• STATED PROBLEM: Arrange the lines below, from the one containing "Here in this" through the last line inclusive, as a JSON list of strings with one string per line. Skip the blank lines and leave the pictures out.

• Records from a spatial question set:
┌──

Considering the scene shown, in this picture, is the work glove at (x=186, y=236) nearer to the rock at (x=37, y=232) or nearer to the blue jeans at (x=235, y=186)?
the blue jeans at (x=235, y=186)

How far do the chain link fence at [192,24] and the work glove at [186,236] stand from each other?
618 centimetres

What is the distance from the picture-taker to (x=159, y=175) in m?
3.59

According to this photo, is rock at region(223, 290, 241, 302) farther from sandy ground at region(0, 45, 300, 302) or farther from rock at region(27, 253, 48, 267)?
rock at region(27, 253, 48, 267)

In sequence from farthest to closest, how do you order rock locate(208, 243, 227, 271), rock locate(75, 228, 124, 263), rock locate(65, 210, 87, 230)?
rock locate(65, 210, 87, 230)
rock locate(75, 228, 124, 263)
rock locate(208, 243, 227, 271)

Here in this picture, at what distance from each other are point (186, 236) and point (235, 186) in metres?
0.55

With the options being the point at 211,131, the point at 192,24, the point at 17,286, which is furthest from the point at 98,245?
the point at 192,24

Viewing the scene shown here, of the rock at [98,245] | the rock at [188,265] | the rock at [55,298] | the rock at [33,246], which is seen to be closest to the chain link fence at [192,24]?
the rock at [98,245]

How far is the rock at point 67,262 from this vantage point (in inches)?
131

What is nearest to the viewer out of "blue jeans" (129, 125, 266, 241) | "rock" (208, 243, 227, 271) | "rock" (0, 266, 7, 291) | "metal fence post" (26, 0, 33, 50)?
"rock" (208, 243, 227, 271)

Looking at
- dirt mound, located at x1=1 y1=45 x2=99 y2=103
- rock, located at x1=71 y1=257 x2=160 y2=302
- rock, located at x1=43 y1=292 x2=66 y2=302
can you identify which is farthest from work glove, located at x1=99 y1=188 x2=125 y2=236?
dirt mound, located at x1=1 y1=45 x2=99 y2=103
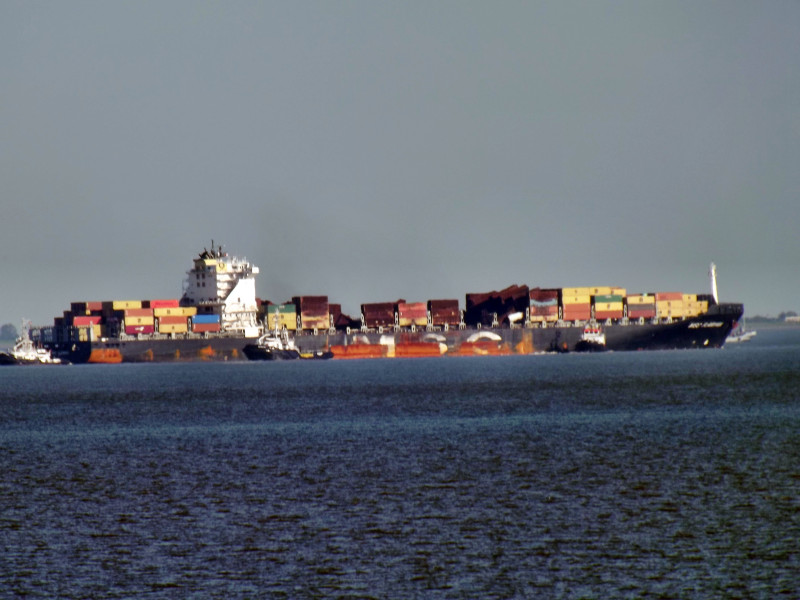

└──

• RESULT OF THE TASK:
[
  "Here in this picture, at what distance from each other are point (186, 236) and point (235, 186) in metres?",
  "0.55",
  "With the options being the point at 211,131, the point at 192,24, the point at 17,286, which is furthest from the point at 98,245?",
  "the point at 192,24",
  "Viewing the scene shown here, of the rock at [98,245] | the rock at [188,265] | the rock at [55,298] | the rock at [33,246], which is seen to be closest to the chain link fence at [192,24]?",
  "the rock at [98,245]",
  "How far is the rock at point 67,262 from this vantage point (in inches)?",
  "131",
  "What is nearest to the viewer out of \"blue jeans\" (129, 125, 266, 241) | \"rock\" (208, 243, 227, 271) | \"rock\" (0, 266, 7, 291) | \"metal fence post\" (26, 0, 33, 50)?",
  "\"rock\" (208, 243, 227, 271)",
  "Looking at",
  "- dirt mound, located at x1=1 y1=45 x2=99 y2=103",
  "- rock, located at x1=71 y1=257 x2=160 y2=302",
  "- rock, located at x1=43 y1=292 x2=66 y2=302",
  "can you identify which is farthest from work glove, located at x1=99 y1=188 x2=125 y2=236?",
  "dirt mound, located at x1=1 y1=45 x2=99 y2=103"
]